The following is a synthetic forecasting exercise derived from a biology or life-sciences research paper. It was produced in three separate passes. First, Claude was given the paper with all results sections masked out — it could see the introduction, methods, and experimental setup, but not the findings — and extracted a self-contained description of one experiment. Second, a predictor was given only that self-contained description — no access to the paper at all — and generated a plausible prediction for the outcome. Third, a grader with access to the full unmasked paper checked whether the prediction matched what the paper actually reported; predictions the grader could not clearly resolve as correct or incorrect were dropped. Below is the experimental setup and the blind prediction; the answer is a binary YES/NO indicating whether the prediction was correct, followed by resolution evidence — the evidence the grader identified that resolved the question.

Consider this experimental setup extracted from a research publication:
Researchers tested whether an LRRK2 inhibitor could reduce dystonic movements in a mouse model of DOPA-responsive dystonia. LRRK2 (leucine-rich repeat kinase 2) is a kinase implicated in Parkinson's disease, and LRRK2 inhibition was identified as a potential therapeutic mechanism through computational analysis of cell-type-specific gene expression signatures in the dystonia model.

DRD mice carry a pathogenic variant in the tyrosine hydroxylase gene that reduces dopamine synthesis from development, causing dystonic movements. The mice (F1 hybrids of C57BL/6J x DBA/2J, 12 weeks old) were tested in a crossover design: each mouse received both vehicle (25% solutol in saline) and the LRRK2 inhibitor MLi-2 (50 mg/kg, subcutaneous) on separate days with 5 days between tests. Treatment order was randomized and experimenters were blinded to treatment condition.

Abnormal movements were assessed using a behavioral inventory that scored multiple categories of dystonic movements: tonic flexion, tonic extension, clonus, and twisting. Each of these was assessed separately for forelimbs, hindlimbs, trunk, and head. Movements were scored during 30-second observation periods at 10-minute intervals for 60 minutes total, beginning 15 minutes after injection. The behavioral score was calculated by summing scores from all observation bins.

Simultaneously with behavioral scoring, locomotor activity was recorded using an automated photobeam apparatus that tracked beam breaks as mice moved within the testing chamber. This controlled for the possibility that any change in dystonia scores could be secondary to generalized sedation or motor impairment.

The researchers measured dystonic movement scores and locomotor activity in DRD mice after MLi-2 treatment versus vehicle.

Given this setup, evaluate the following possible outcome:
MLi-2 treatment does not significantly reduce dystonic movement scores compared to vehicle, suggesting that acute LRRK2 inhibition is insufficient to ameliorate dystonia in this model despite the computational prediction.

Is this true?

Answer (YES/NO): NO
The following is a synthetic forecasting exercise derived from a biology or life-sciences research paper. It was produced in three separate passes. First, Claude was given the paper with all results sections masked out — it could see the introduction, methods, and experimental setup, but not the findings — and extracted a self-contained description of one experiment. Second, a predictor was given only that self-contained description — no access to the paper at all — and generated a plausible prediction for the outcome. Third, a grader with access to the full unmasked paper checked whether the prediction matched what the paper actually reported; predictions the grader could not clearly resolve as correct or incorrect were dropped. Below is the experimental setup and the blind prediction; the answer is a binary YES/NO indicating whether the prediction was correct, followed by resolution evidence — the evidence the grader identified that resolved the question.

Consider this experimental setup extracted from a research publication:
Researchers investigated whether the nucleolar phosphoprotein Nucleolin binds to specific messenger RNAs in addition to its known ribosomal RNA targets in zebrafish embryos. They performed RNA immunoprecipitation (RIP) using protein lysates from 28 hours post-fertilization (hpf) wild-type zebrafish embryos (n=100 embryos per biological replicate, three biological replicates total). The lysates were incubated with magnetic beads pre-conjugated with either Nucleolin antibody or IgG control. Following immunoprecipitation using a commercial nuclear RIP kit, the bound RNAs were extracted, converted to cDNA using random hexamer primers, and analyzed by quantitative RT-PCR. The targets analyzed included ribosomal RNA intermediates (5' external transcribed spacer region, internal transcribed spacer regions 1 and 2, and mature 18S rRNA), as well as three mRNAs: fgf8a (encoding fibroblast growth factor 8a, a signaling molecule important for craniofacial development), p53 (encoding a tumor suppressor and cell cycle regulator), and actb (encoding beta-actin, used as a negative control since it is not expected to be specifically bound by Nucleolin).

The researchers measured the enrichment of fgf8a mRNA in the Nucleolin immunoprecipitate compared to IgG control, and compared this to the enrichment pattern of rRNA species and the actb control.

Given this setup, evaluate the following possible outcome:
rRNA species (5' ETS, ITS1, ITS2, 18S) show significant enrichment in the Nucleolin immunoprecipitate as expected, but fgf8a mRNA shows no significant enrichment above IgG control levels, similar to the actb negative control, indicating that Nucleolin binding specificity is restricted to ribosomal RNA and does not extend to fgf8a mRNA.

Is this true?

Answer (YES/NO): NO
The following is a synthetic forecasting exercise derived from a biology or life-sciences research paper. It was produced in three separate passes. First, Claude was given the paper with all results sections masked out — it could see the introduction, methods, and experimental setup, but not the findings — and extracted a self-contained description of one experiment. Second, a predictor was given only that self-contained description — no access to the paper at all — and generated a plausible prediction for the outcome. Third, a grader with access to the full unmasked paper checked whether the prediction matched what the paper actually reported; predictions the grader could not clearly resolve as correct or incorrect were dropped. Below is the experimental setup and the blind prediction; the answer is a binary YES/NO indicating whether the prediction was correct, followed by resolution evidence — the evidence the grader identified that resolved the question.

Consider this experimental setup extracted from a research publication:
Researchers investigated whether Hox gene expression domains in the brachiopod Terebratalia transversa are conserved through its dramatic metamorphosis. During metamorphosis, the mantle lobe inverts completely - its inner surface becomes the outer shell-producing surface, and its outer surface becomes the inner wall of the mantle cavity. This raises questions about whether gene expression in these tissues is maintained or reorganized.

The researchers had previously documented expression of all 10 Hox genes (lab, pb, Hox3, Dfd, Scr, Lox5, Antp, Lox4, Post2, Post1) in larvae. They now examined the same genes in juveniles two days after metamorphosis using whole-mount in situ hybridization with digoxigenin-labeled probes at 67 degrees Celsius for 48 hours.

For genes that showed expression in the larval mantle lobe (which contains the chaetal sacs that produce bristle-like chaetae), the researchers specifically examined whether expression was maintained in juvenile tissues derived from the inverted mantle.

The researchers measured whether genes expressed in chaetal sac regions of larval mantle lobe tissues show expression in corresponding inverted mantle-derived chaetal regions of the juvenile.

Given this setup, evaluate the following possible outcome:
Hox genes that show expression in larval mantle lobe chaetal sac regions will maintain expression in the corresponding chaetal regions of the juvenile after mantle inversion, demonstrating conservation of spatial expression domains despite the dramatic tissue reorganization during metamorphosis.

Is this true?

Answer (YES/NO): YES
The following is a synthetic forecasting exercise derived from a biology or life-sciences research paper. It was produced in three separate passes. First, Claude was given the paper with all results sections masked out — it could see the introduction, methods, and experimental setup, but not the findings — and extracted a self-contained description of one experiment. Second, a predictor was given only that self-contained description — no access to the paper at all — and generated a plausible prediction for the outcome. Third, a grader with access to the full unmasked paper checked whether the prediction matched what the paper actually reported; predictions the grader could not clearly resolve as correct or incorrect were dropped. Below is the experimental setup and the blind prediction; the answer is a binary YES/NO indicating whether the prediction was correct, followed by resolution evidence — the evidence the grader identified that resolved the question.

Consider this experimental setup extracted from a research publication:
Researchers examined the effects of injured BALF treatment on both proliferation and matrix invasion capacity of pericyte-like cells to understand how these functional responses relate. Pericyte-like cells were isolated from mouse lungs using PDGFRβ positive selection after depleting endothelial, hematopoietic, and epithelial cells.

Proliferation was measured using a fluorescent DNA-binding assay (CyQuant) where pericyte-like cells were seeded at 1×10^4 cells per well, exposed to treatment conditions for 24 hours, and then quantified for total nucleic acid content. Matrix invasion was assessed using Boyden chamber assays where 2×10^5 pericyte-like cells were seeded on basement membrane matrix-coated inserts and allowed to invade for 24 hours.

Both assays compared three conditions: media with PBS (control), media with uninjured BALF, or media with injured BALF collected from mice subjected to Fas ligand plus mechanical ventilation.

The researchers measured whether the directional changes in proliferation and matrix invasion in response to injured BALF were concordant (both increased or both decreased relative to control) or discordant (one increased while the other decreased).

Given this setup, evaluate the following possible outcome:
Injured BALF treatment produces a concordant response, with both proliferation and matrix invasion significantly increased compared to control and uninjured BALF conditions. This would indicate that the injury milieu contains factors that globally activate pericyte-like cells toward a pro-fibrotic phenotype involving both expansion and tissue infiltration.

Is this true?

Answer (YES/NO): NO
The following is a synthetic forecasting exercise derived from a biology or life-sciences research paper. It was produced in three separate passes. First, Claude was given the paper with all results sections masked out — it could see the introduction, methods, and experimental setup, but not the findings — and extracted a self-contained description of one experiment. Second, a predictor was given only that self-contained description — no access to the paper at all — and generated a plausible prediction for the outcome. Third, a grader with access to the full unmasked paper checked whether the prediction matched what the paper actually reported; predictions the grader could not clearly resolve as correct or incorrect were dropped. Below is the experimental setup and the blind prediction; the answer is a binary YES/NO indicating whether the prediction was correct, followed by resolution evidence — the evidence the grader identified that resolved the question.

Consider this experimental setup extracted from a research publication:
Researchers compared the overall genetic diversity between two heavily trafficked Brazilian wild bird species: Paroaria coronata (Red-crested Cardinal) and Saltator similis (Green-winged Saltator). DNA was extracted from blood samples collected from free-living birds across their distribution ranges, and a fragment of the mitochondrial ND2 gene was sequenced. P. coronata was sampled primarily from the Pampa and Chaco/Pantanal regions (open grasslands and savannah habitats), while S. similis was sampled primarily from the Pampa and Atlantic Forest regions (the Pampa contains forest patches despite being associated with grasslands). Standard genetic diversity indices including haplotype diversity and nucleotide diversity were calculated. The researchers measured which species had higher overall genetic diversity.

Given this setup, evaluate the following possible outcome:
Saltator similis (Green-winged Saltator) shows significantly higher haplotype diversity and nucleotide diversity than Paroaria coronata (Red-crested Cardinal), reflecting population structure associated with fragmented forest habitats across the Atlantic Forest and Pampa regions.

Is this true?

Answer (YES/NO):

================

■ What is being asked: A word-for-word copy of the lines above from the one with "Researchers investigated whether the" through the one with "The researchers measured the", inclusive, is the only output wanted.

■ Exercise answer:
Researchers investigated whether the nucleolar phosphoprotein Nucleolin binds to specific messenger RNAs in addition to its known ribosomal RNA targets in zebrafish embryos. They performed RNA immunoprecipitation (RIP) using protein lysates from 28 hours post-fertilization (hpf) wild-type zebrafish embryos (n=100 embryos per biological replicate, three biological replicates total). The lysates were incubated with magnetic beads pre-conjugated with either Nucleolin antibody or IgG control. Following immunoprecipitation using a commercial nuclear RIP kit, the bound RNAs were extracted, converted to cDNA using random hexamer primers, and analyzed by quantitative RT-PCR. The targets analyzed included ribosomal RNA intermediates (5' external transcribed spacer region, internal transcribed spacer regions 1 and 2, and mature 18S rRNA), as well as three mRNAs: fgf8a (encoding fibroblast growth factor 8a, a signaling molecule important for craniofacial development), p53 (encoding a tumor suppressor and cell cycle regulator), and actb (encoding beta-actin, used as a negative control since it is not expected to be specifically bound by Nucleolin).

The researchers measured the enrichment of fgf8a mRNA in the Nucleolin immunoprecipitate compared to IgG control, and compared this to the enrichment pattern of rRNA species and the actb control.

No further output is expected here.